AAP logoAAP 12/09/2016 Petrina Berry

Health insurer Bupa has admitted to rejecting more than 7,000 claims over five years without having the refusal assessed by a doctor as required by law.

Bupa says the oversight was discovered in a recent internal audit and the company has now contracted more doctors to review 7,740 claims rejected between January 2011 and May 2016 on the grounds the person had a pre-existing illness or condition.

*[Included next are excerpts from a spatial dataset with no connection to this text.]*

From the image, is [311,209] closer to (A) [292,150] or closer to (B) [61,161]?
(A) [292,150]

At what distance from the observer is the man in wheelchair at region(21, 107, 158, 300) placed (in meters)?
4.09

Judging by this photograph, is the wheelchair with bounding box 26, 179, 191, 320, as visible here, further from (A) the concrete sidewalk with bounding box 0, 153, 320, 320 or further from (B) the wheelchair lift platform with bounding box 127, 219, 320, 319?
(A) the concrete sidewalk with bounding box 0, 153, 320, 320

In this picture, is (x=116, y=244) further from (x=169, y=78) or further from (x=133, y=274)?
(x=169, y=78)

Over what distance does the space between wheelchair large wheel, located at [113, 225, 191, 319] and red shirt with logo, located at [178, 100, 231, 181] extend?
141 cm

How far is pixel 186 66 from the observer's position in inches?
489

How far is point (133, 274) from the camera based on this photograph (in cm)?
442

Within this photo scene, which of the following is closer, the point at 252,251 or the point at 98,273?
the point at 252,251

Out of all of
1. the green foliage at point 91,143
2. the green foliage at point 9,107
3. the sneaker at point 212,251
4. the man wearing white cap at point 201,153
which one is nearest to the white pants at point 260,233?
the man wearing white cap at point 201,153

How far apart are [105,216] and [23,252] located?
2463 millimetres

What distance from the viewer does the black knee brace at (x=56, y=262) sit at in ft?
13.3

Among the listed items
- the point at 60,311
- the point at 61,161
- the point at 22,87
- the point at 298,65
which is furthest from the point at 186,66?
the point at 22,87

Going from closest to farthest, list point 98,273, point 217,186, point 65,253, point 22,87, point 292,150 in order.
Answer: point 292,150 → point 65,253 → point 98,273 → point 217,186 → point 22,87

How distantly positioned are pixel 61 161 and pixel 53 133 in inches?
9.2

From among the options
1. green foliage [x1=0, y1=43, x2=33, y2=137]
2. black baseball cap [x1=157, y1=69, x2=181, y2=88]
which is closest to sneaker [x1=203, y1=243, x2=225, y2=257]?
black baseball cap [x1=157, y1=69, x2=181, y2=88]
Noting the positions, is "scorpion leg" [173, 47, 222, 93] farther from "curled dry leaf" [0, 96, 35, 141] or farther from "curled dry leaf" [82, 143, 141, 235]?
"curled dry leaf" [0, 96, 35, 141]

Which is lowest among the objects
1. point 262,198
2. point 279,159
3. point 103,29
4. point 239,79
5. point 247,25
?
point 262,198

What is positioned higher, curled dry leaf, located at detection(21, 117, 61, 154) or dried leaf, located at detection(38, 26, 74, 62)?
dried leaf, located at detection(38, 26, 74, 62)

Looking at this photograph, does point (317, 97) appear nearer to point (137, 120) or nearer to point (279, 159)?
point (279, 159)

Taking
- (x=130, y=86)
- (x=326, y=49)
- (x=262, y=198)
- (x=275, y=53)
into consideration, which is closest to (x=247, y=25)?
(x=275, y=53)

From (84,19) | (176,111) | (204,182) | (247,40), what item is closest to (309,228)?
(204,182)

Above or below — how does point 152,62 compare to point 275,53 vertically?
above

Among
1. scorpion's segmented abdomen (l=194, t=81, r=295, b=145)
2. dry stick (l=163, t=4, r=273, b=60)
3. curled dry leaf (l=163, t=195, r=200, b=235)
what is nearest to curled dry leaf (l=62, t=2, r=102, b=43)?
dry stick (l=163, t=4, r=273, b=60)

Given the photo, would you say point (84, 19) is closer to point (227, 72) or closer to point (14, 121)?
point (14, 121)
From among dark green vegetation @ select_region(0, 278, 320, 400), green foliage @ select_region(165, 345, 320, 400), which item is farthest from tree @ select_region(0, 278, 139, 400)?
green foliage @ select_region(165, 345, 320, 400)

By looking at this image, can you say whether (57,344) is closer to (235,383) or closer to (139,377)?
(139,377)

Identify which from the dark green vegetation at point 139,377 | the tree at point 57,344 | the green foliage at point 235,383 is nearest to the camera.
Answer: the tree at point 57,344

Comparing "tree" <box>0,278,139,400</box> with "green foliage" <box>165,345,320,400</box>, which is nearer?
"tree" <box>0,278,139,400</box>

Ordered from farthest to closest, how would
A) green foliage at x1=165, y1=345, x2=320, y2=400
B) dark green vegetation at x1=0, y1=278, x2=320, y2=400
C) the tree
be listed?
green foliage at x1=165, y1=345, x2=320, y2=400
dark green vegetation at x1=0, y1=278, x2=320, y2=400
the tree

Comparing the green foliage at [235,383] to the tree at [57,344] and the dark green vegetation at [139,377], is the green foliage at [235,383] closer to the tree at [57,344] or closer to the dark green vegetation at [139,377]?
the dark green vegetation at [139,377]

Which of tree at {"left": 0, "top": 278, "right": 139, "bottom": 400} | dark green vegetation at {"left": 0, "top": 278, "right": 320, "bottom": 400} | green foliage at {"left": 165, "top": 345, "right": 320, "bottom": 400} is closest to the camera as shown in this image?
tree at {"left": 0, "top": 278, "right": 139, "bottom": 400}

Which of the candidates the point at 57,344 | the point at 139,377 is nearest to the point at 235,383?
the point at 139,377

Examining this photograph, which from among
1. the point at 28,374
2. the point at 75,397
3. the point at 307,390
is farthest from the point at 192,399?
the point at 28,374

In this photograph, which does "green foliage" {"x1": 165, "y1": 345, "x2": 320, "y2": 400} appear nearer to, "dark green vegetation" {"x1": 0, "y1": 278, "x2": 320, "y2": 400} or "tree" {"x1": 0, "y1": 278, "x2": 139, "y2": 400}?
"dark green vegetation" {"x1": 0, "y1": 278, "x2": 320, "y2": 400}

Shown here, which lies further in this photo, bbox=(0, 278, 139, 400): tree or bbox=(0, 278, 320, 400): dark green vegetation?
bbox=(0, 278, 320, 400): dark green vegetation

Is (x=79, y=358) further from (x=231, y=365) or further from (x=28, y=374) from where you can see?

Insurers are required under the Private Health Insurance Act to have a doctor assess any claims their assessors knock back as a pre-existing illness.

Bupa Health Insurance managing director Dwayne Crombie said there had been a breakdown in the process and the company was introducing measures to prevent it from happening again.

"We are treating this matter seriously," Dr Crombie told AAP.

"Where cases have been incorrectly assessed, customers will be reimbursed.

"Based on the medical reviews so far, we don't think a huge number have been affected."

Dr Crombie said cases rejected during 2016 - about 700 in total - had been reassessed and only a small percentage were found to be incorrectly refused.

He said those wrongly rejected had paid for minor procedures and Bupa would reimburse them.

The reassessment of all cases is expected to be completed by December and customers will be individually informed as their case is reviewed.

Bupa has also restructured its team in charge of pre-existing assessments, including installing new managers and adding quality assurance staff.

It said it will improve policy and document management and will introduce tailored compliance training.

The head of Australia's health insurance industry's peak body, Private Healthcare Australia chief executive Rachel David, commended Bupa for being proactive.

"Our organisation hasn't had any complaints about it and it wasn't flagged to us by any regulator," she told AAP.

"Bupa has picked this up themselves from their own internal audit and it is very good to see that they have taken immediate steps to address the issue."

She said given Bupa had been proactive, it was unlikely to face any regulatory repercussions, however that was up to regulators, including the Australian Competition and Consumer Commission.

The pre-existing condition rule exists to prevent customers who are knowingly unwell to join a health fund and claim for a planned procedure and then leave.

If customers are found to have a pre-existing condition, they are required to wait, usually for about 12 months from the date of joining or upgrading, before being able to make a claim.